How to predict on new materials with saved pytorch file #63

sarah-allec · 2022-12-07T23:51:16Z

I used roost-example.py and saved the trained model in a pytorch file (e.g., roost.pt). I have tried to load this file and predict as follows:

targets=["E_f"]
tasks=["regression"]
task_dict = dict(zip(targets, tasks))
df = pd.read_csv('candidate_compositions.csv')
X = CompositionData(df, elem_embedding = "matscholar200", task_dict = task_dict)

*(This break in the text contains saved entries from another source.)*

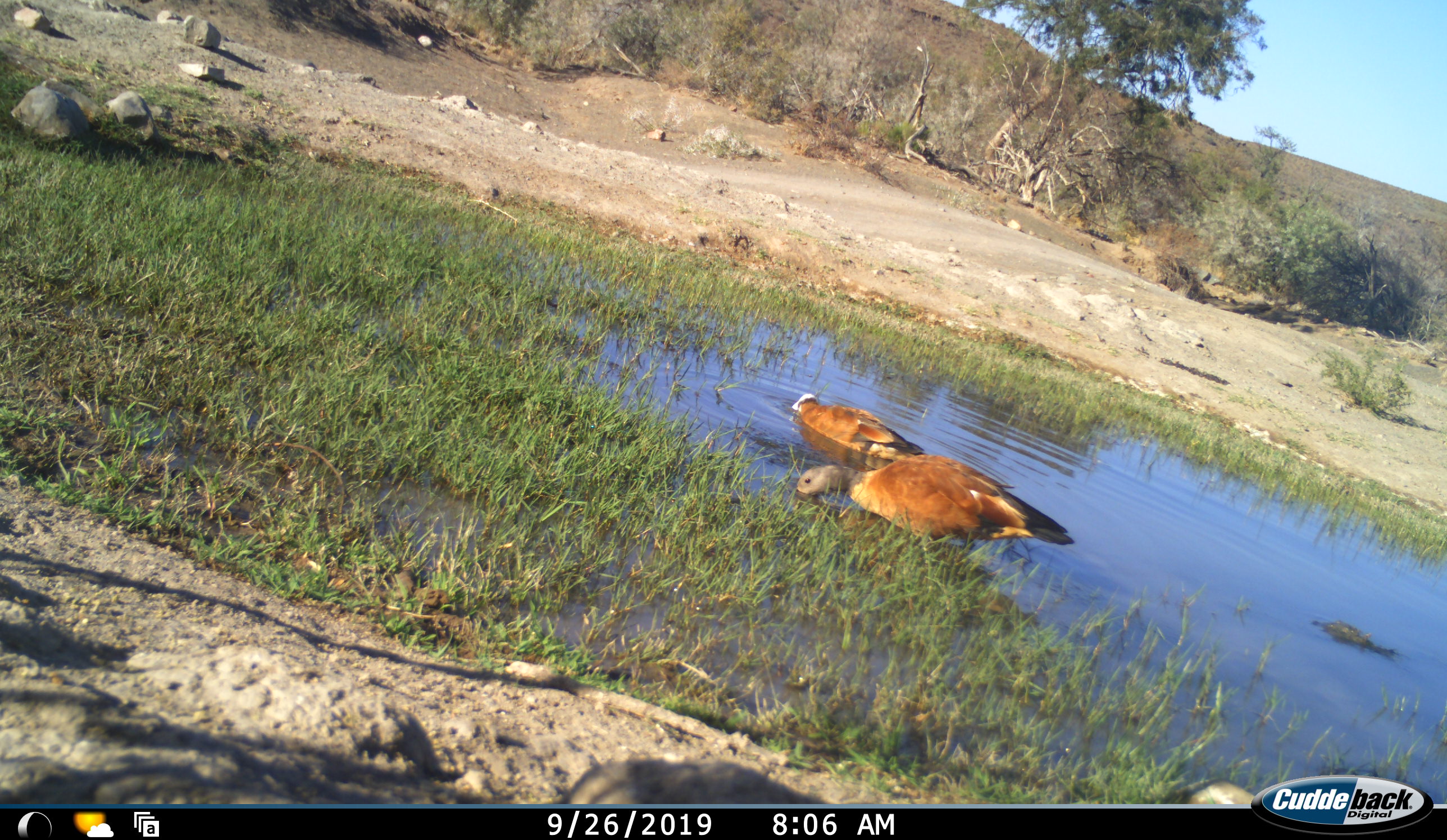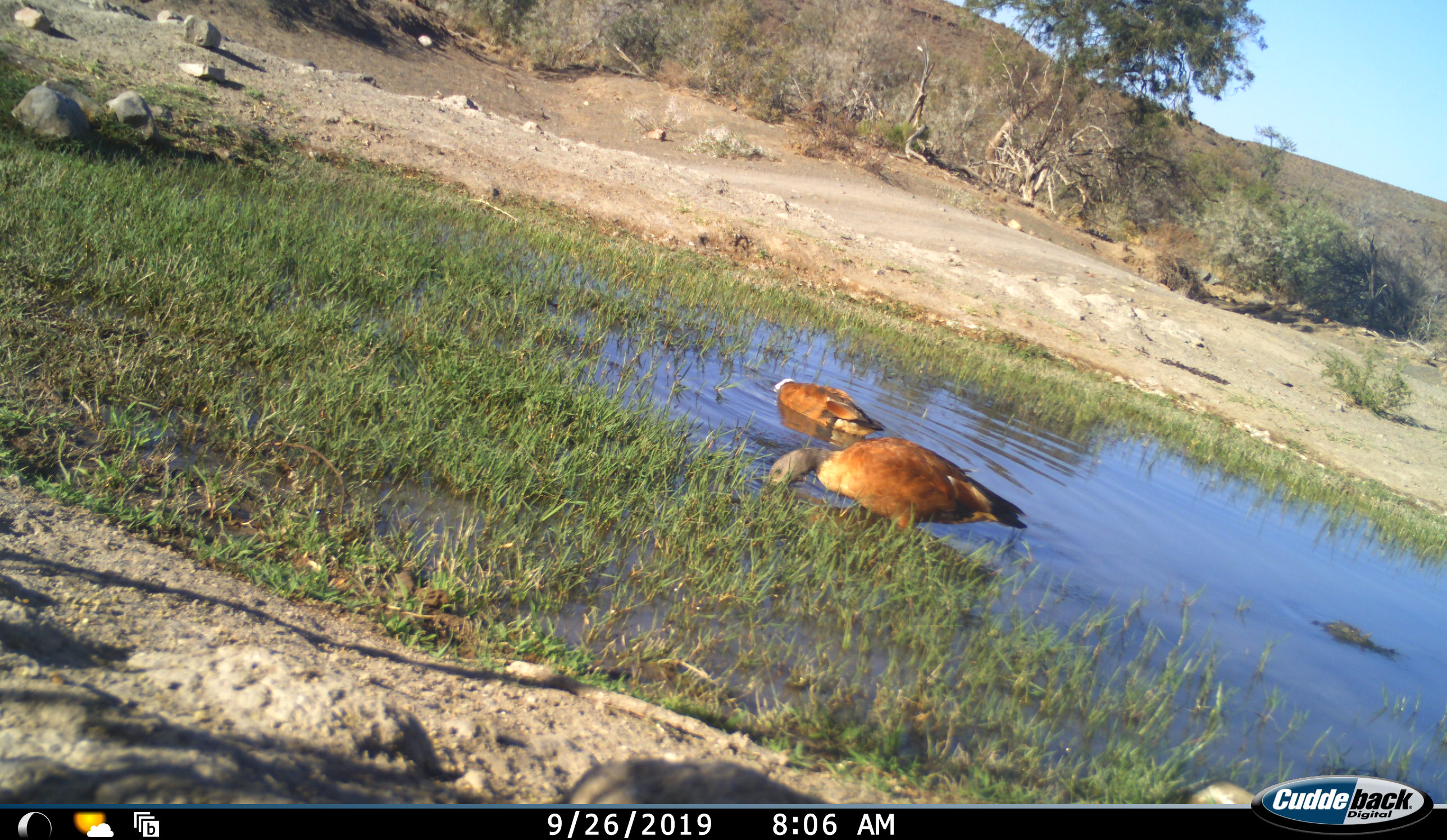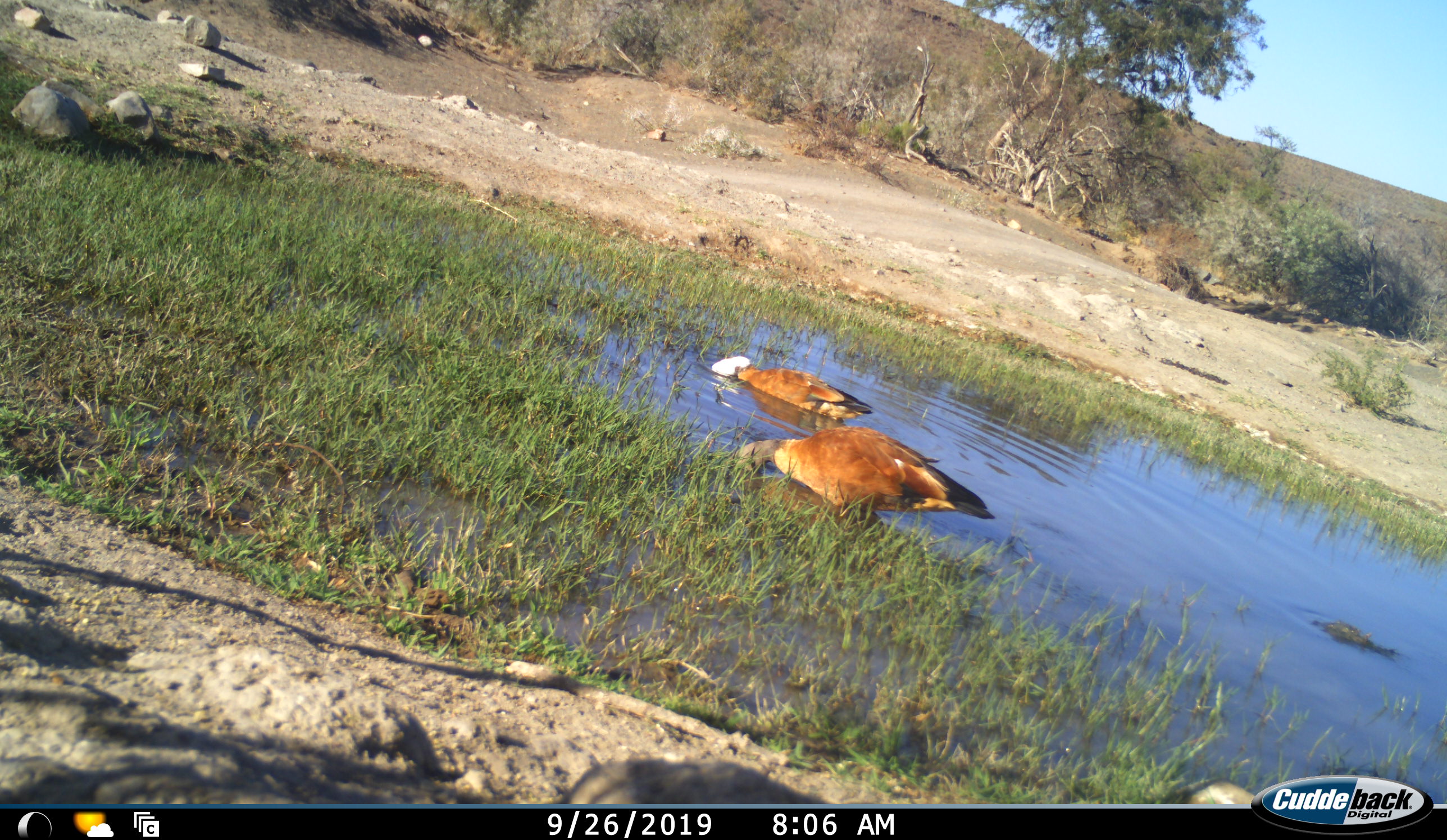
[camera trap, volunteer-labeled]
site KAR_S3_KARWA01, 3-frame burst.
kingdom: Animalia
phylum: Chordata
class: Aves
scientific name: Aves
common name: bird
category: birdother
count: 2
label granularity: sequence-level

model = torch.load('models/roost.pt')
y_pred = model.predict(X)

and I get the following output:

Traceback (most recent call last):
  File "~/opt/anaconda3/envs/aviary/lib/python3.7/site-packages/pandas/core/indexes/base.py", line 3361, in get_loc
    return self._engine.get_loc(casted_key)
  File "pandas/_libs/index.pyx", line 76, in pandas._libs.index.IndexEngine.get_loc
  File "pandas/_libs/index.pyx", line 108, in pandas._libs.index.IndexEngine.get_loc
  File "pandas/_libs/hashtable_class_helper.pxi", line 5198, in pandas._libs.hashtable.PyObjectHashTable.get_item
  File "pandas/_libs/hashtable_class_helper.pxi", line 5206, in pandas._libs.hashtable.PyObjectHashTable.get_item
KeyError: 'E_f'

The above exception was the direct cause of the following exception:

Traceback (most recent call last):
  File "roost-predict.py", line 12, in <module>
    y_pred = model.predict(X)
  File "~/opt/anaconda3/envs/aviary/lib/python3.7/site-packages/torch/autograd/grad_mode.py", line 28, in decorate_context
    return func(*args, **kwargs)
  File "~/opt/anaconda3/envs/aviary/lib/python3.7/site-packages/aviary/core.py", line 357, in predict
    data_loader, disable=True if not verbose else None
  File "~/opt/anaconda3/envs/aviary/lib/python3.7/site-packages/tqdm/std.py", line 1173, in __iter__
    for obj in iterable:
  File "~/opt/anaconda3/envs/aviary/lib/python3.7/site-packages/aviary/roost/data.py", line 126, in __getitem__
    targets.append(Tensor([row[target]]))
  File "~/opt/anaconda3/envs/aviary/lib/python3.7/site-packages/pandas/core/series.py", line 942, in __getitem__
    return self._get_value(key)
  File "~/opt/anaconda3/envs/aviary/lib/python3.7/site-packages/pandas/core/series.py", line 1051, in _get_value
    loc = self.index.get_loc(label)
  File "~/opt/anaconda3/envs/aviary/lib/python3.7/site-packages/pandas/core/indexes/base.py", line 3363, in get_loc
    raise KeyError(key) from err
KeyError: 'E_f'

Is it possible to add an example script to perform a prediction from a saved model?

Thank you

The text was updated successfully, but these errors were encountered:

CompRhys · 2022-12-08T00:13:34Z

I think the composition data object requires a dummy target column in the dataframe with the same name as the target the model was trained on. Can you test this and if its not that can you share the df.columns and the model.model_params dict.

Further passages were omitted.